Last week I finished watching the 4 part docuseries Lorena on Amazon and I loved it. I was surprised by how little I knew about the real story and even more surprised to find myself so enamored and impressed with Lorena herself. If you’re thinking “What? The woman who cut off her husband’s penis? You’re impressed with her?” Yes. Can we talk about it? Beware, if you haven’t watched the series there are spoilers ahead. (And you really should watch it.)
Here’s what I knew about the story when it happened in the 90’s and in the subsequent years. A women, Lorena Bobbitt, cut off her husband’s penis in a fit of rage. (I can’t remember if I knew about the alleged abuse.) I knew that miraculously, the “organ” as it was repeatedly referred to in the docuseries, was successfully reattached and later Mr. Bobbitt took his famous organ and went on to star in some porn films. That’s about all I knew.

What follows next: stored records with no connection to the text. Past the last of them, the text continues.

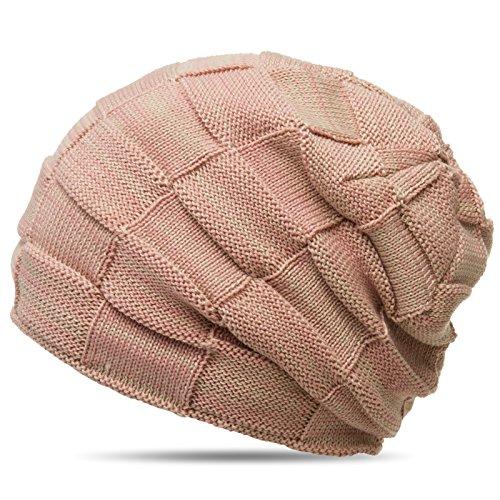 CASPAR MU135 Bonnet Beanie motif quadrillage doublé imitation fourrure, Couleur:rosa-beige;Taille:One Size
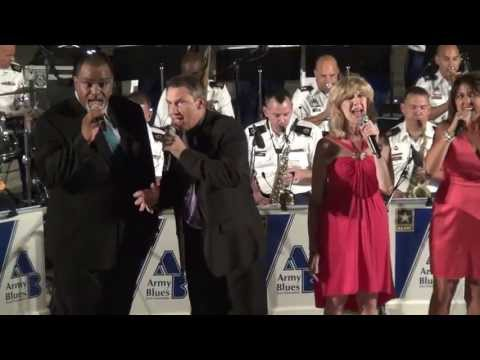 This Is The Life - Uptown Vocal Jazz Quartet with The U.S. Army Blues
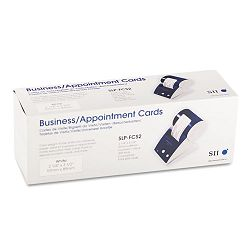 "BusinessAppointment Cards 2-14"" x 3-12"" White Box 600 (SKPSLPFCS2)"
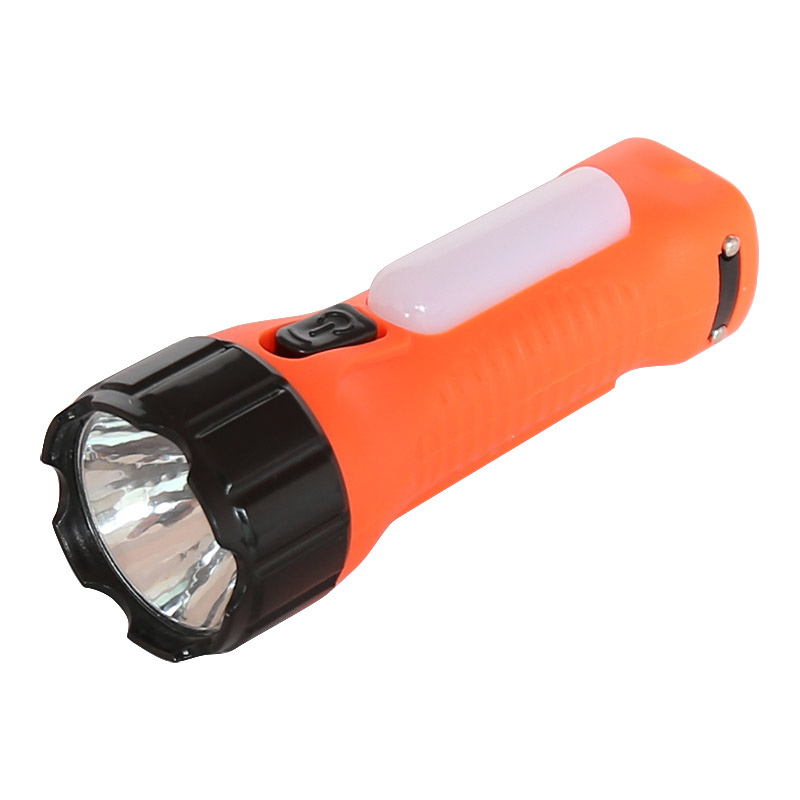 solar rechargeable led flashlight with side light 8817A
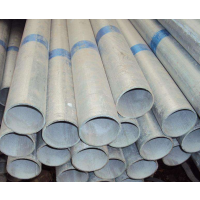 9x1.8镀锌管_273*15热镀锌焊管_30x1.0无缝钢管_2寸镀锌管直径一般是多少米
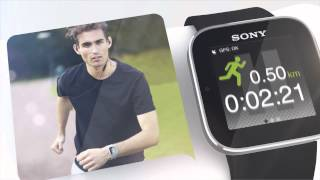 SmartWatch | Sony
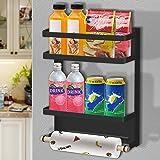 Étagère Réfrigérateur,Etagere magnetique,étagère à épices magnétique,support epices magnétique à 2 niveaux,porte-serviettes e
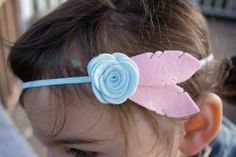 Feather Headband Felt Flower Feather by PACraftsfromtheHeart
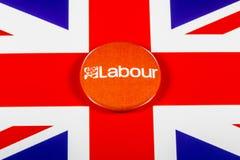 Die Labour Party Lizenzfreies Stockfoto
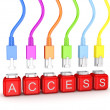 Royalty-Free Stock Photo: Colorful patchcords and word Access.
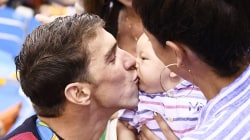 5 things Olympian Michael Phelps has learned about being a dad to baby Boomer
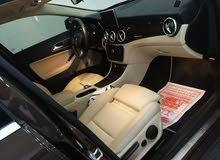 50,000 - 59,999 km mileage Mercedes Benz GLA for sale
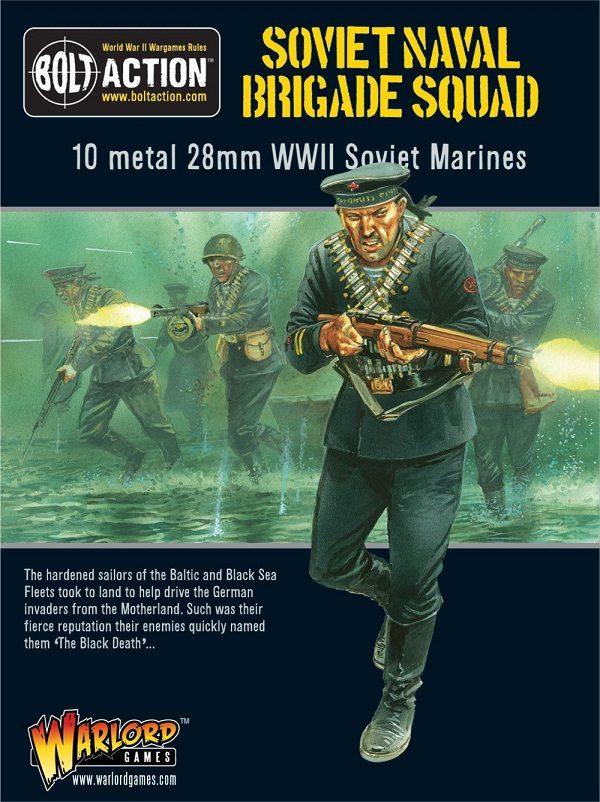 bolt action warlord ww2 world war 2 miniatures soviet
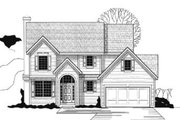 Traditional Style House Plan - 3 Beds 3 Baths 1790 Sq/Ft Plan #67-138 Exterior - Front Elevation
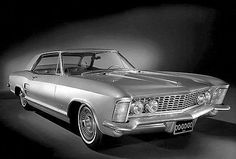1963 Buick Riviera - Promotional Photo Poster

Turns out there was a lot I didn’t know. I didn’t know other salacious details like the fact that immediately after the horrific act, Lorena fled the scene and drove away with the severed penis in her hand, flinging it out the window into a random field. (!) I didn’t know she was an immigrant with little family and support close by. I didn’t know she was a 20 year old virgin when she married her husband. And, most importantly, I didn’t know she suffered years of abuse, including marital rape and sodomy, at the hands of her husband. I suppose I should say allegedly, but after watching the series, I believe her. And I didn’t know that while her ex-husband has gone on to be accused of more domestic violence, arrested for theft, has been unable to hold a steady job (both during their marriage and since) and that he STILL WRITES LORENA LOVE LETTERS (let that one sink in), Lorena, on the other hand, has gone on to claim her “American Dream” by staying together with another partner for over 20 years (never re-married), have a 13 year old daughter together, and she runs a nonprofit for survivors domestic violence.
This documentary is of course laced with the Inside Edition, tabloid-style journalism of the 90’s because that’s really all the coverage a story like this garnered back then. So yes, there is some of that. But overall the story is told with integrity and compassion. Which is probably what struck me the most–how did we miss it? How did we–the media and the people–miss the real story? How did we–the media and the people–turn this woman’s trauma into a punchline? Yes of course people knew she was abused–John Bobbitt was on trial for abuse and marital rape and sadly acquitted–but the entire focus was still about his severed penis.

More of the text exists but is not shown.